Book Read Free

Liars' Paradox

Page 29

by Taylor Stevens


  The stone facade loomed large in the moonlight, upper-floor windows dark and only a few lights burning in the grand foyer and bottom right, thirty thousand square feet of dark and gloomy haunted house rising from the midnight foggy ground in a paranoid dream of interconnected halls and rooms and hidden passageways.

  Unseen below the surface was that much more.

  So many nights she’d stood here, observing from beyond.

  So many days she’d watched and re-watched rare footage taken from inside.

  Loss welled up, fueling the fire of retribution that had until now stayed muted.

  Raymond should have been here. He was the one who’d studied the architectural drawings, the one who’d kept up with changes as they were made.

  They’d never expected that he’d be the first one Boris got to.

  That was her failing.

  One ring to warn him that she was preparing to surface again.

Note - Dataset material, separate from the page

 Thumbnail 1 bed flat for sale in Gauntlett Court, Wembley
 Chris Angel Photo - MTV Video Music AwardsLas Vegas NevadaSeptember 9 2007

  He’d known what that meant and had chosen to stay, but he’d have been better off if she’d never called at all.

  She continued forward, hands free and pockets empty.

  Under other circumstances she might have scaled the fence, skirted the dogs and the armed foot patrol, bypassed the alarms, and let herself in.

  Tonight called for none of that.

  Tonight she’d walk through the front door.

  Muck and weeds turned into manicured lawn, and manicured lawn led to tree-lined gravel road. She walked that road for the gate and from there could see the man inside the guard shack, feet up on the small desk, chin on his chest, while the colors of a small television danced across his sleeping face. In the dark, without headlights, she made none of the impression a vehicle would have made.

  He didn’t wake on his own, and she found no need to disturb him.

  Hand over fist, boots to niche after niche, she scaled the wrought-iron gate, dropped down to the other side and, knee to the ground, waited for the loping rattle of dog tags and the thud of boots on patrol.

  Sounds from the marsh filled the night.

  Shadows in her peripheral vision charged toward her.

  She spread her fingers and stretched her arms wide, allowing the breeze to catch her body’s fragrance and carry it on. The shadows slowed.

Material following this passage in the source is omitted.